Reikiavik, Islandia. — El sacerdote Jakob Rolland, figura vinculada a la Iglesia Católica en Islandia, está siendo investigado por la policía tras sus declaraciones sobre la necesidad de un «cambio de mentalidad» en las personas con atracción por el mismo sexo, un proceso que, según él, debe ser acompañado espiritualmente por la Iglesia.
El caso ha generado controversia debido a la legislación vigente en el país. En 2023, Islandia aprobó una ley que prohíbe cualquier forma de terapia de conversión sexual, incluidas las prácticas que buscan cambiar la orientación o identidad de las personas.

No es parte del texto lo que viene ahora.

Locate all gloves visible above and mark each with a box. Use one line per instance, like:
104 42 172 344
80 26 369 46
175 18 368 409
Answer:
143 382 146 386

Rolland ha defendido su postura señalando que sus acciones no constituyen terapia, sino un acompañamiento espiritual voluntario basado en la doctrina católica. Como indicó, su enfoque se limita al ámbito religioso y no implica coerción.
Sin embargo, organizaciones y activistas en defensa de los derechos de las personas homosexuales han cuestionado esta posición. Argumentan que condicionar el acceso a sacramentos como la Eucaristía a la renuncia a la identidad sexual podría constituir una forma de presión o «terapia de supresión», lo cual estaría prohibido por ley.
Por su parte, el sacerdote ha manifestado no temer las consecuencias legales, reiterando que la enseñanza de la Iglesia sobre el pecado, la conversión y la vida moral es innegociable.
Este caso pone de relieve la creciente tensión en Islandia entre el ejercicio de la libertad religiosa y la aplicación de las normativas destinadas a proteger a las minorías sexuales. El debate cobra especial relevancia en una de las sociedades más secularizadas de Europa, donde, paradójicamente, el catolicismo ha experimentado un aumento de fieles, sobre todo entre los jóvenes.